━━━━━ Verilen Metin

“Sişşt Kızlar Bağırmaz!”

“Suistimal” nerede başlar? Suçlu Kim?

“Sişşt Kızlar Bağırmaz!” İranlı yönetmen Puran Dırahşende'nin 2013 yılında çekilen ve taciz, tecavüz konusunda suçun kimde ve nasıl başladığına dikkat çeken ve sorgulayan bir film. Gün geçmiyor ki bir çocuk tacizi konusunda haber okumayalım.

Son günlerde bu türden kişilerin linç edilme girişimleri ve haklarında idam kararı istenmesine ilişkin kamuoyu oluşturulmaya çalışılıyor. Bu konuda normal her insanın vicdanı doğal olarak harekete geçiyor. Ancak bir hukuk sistemi içinde yaşıyorsanız adaleti hukuka ve dolayısıyla devlete bırakmak gerekiyor. Ya değilse herkesin kendi hukukunu araması hak sayılıp “normal” haline gelebilir; ancak ortam kaosa sürüklenebilir.

━━━━━━━━━━

▶ **Yazılı Görevler**
**A.** Metne göre “Sişşt Kızlar Bağırmaz!” filmini hangi yönetmen çekmiştir?
**B.** Metinde “Son günlerde bu” ile başlayıp “ortam kaosa sürüklenebilir.” ile biten kısmı, bu iki ifade de dahil, aynen aktarın.
**C.** Metni iki cümleyle özetleyin.
Satırlara bu işte ihtiyaç yoktur.

━━━━━ Sağlanan Veriler

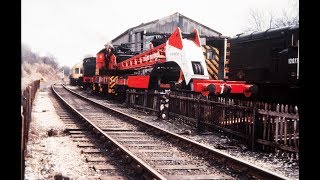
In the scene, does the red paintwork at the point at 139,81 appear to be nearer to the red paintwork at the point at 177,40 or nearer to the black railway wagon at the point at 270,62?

━━━━━━━━━━

▶ **Görev Çözümleri**
**A.** İranlı yönetmen Puran Dırahşende.

**B.**
Son günlerde bu türden kişilerin linç edilme girişimleri ve haklarında idam kararı istenmesine ilişkin kamuoyu oluşturulmaya çalışılıyor. Bu konuda normal her insanın vicdanı doğal olarak harekete geçiyor. Ancak bir hukuk sistemi içinde yaşıyorsanız adaleti hukuka ve dolayısıyla devlete bırakmak gerekiyor. Ya değilse herkesin kendi hukukunu araması hak sayılıp “normal” haline gelebilir; ancak ortam kaosa sürüklenebilir.

**C.** “Sişşt Kızlar Bağırmaz!”, İranlı yönetmen Puran Dırahşende'nin 2013'te çektiği, taciz ve tecavüzde suçun kimde ve nasıl başladığını sorgulayan bir filmdir. Son günlerde bu tür kişilere linç girişimleri yapılıyor ve haklarında idam istenmesi için kamuoyu oluşturulmaya çalışılıyor, ancak hukuk sistemi içinde adaletin hukuka ve devlete bırakılması gerekir, yoksa ortam kaosa sürüklenebilir.